Essere profeti in patria: Moya live al Metropolis di Montréal.

Strade spezzate lungo i bordi di nastri metafisici

Lift Your Skinny Fists Like Antennas to Heaven giunge a compimento un anno dopo Slow Riot for New Zerø Kanada, ultimo lavoro per la Kranky, siccome da Yanqui U.X.O. si inaugura la presenza nella conterranea Constellation. Lift Your Skinny Fists… rappresenta il manifesto metafisico dei GY!BE, il crocevia di una mutazione oltre il cui limite il collettivo avrebbe cambiato pelle, tralasciando le soluzioni adottate fino ad allora. Al netto di un eccellete esordio, rimasto insuperato per le suggestioni del tutto inedite che ha portato sulla scena dell’avanguardia internazionale, qui il territorio delle prove precedenti è ampliato in termini di possibilità. Lift Your Skinny Fists… non fa altro che applicare un filtro all’ordinario per trascenderlo in tutt’altro. Le voci catturate all’interno di un supermercato diventano suppliche postmoderne, come l’omelia di un predicatore televisivo diventa preghiera universale e le riprese nel bailamme di una manifestazione. Le quattro tracce parlano di vite reali, ma nello stesso tempo inventate: storie di morte, di detonazioni rivoluzionarie e religioni incendiarie, di strade interrotte e invocazioni medianiche. Storm, Static, Sleep e Antennas to Heaven si completano a vicenda, in una meccanica di interscambio tra elementi significativi che danno vita al flusso di coscienza che prosegue oltre i propri margini, così da ricodificarsi all’infinito.

Tempesta su Parigi.

Lift Yr. Skinny Fists, Like Antennas to Heaven… / Gathering Storm apre l’album su una marcia per archi che contiene la genetica dell’universo, il cuore pulsante di elettricità esplosiva che ingoia ogni cosa nel suo ventre di antimateria prima di scendere nelle pieghe della desolazione dove camminano gli Swans. La coda di Welcome to Barco AM / PM…[L.A.X.;5/14/00] – Cancers Towers on Holy Road Hi-Way, invece, è un intarsio stanco di rintocchi di piano, steso su un tappeto di voci al megafono che sembrano implorare pietà. 

La seconda traccia Static prende l’avvio con Terrible Canyons of Static, un bozzolo di onde elettromagnetiche disturbate, forse una trasmissione radio ultraterrena che si dissolve per aprirsi a uno dei momenti più toccanti del disco: una litania che rovescia la pedanteria delle esortazioni di un predicatore, tramutandone le parole in una supplica laica. Dopo l’intercapedine di noise alienato Atomic Clock, prende l’avvio il raga circolare World Police and Friendly Fire, episodio tra i più devastanti in scaletta per la furia tellurica che prende energia prima lentamente, come il respiro bradicardico dei Neurosis, e poi si dipana sempre più veloce in un moto di esoterico abbandono all’irrazionale. Mai come in questo caso le chitarre di Efrim Menuch dilaniano le carni e si innalzano a un’idea di assoluto sovversivo, che riporta alla mente lo schema della Molotov stampata sul retrocopertina di Slow Riot for New Zerø Kanada.

■ Istruzioni di lavoro ■
[1] Rispondi in base all'estratto:
(a) Un anno dopo quale lavoro giunge a compimento Lift Your Skinny Fists Like Antennas to Heaven?
(b) Con quale brano prende l'avvio la seconda traccia, Static?
(c) Di chi sono le chitarre nominate a proposito di World Police and Friendly Fire?
[2] Traduci in inglese questa frase dell'estratto: "Lift Your Skinny Fists… non fa altro che applicare un filtro all’ordinario per trascenderlo in tutt’altro."

■ Dati forniti ■
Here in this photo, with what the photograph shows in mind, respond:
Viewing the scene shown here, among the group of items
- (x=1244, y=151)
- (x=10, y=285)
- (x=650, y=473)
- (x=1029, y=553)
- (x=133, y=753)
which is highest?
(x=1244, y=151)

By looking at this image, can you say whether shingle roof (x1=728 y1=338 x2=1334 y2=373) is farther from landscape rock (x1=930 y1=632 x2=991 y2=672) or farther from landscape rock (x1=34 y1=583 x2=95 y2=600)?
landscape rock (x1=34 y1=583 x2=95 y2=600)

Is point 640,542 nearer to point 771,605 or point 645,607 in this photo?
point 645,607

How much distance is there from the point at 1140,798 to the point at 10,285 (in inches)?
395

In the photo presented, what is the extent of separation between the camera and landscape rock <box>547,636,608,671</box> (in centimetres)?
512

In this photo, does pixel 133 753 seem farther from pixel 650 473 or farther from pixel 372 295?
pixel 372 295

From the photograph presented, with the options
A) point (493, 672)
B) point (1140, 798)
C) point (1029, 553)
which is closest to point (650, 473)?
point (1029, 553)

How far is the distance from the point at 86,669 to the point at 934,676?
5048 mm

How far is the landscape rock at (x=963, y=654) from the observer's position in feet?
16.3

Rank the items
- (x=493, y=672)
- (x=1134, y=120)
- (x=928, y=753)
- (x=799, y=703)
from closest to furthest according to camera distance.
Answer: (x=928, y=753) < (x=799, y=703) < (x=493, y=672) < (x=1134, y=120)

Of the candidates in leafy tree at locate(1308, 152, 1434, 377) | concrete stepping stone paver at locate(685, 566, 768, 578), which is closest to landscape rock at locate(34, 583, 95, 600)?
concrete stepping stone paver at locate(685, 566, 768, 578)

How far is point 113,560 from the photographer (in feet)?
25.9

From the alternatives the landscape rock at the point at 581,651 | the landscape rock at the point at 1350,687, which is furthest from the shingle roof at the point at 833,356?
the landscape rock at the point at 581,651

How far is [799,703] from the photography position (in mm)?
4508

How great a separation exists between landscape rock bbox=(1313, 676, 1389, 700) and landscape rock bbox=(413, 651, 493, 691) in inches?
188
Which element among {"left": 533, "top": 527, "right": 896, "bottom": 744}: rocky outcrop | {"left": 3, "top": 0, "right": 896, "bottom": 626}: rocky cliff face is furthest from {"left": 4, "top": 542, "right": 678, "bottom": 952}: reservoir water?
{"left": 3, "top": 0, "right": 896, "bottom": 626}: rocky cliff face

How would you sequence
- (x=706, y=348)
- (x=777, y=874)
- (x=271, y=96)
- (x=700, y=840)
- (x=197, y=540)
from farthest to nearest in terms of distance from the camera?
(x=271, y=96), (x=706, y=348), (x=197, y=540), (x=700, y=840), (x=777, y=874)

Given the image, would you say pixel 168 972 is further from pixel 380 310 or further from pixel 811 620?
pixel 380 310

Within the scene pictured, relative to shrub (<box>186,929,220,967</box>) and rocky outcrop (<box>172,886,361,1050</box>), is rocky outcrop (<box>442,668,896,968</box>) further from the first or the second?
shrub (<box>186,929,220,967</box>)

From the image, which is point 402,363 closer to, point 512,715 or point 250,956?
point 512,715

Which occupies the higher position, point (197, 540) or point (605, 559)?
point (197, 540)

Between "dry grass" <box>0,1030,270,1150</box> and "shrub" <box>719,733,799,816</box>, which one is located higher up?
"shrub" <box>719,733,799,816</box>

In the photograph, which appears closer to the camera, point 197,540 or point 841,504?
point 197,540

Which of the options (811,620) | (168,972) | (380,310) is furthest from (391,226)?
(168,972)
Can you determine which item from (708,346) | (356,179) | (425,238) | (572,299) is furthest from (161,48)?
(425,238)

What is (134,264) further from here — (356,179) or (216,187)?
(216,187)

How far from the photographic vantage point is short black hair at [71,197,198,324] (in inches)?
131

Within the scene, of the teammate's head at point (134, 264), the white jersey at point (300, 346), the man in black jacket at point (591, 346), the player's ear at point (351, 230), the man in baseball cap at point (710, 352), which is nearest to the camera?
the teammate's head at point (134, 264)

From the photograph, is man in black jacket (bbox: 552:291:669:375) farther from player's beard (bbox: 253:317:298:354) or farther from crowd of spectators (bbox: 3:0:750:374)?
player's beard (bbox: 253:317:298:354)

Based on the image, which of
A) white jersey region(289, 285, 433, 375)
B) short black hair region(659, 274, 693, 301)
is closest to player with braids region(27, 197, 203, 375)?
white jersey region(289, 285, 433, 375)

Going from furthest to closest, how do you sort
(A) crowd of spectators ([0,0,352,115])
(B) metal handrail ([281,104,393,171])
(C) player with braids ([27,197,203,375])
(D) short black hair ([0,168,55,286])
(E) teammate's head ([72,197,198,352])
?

■ Soluzioni ■
[1]
(a) Slow Riot for New Zerø Kanada.
(b) Terrible Canyons of Static.
(c) Di Efrim Menuch.

[2] Lift Your Skinny Fists… does nothing but apply a filter to the ordinary in order to transcend it into something else entirely.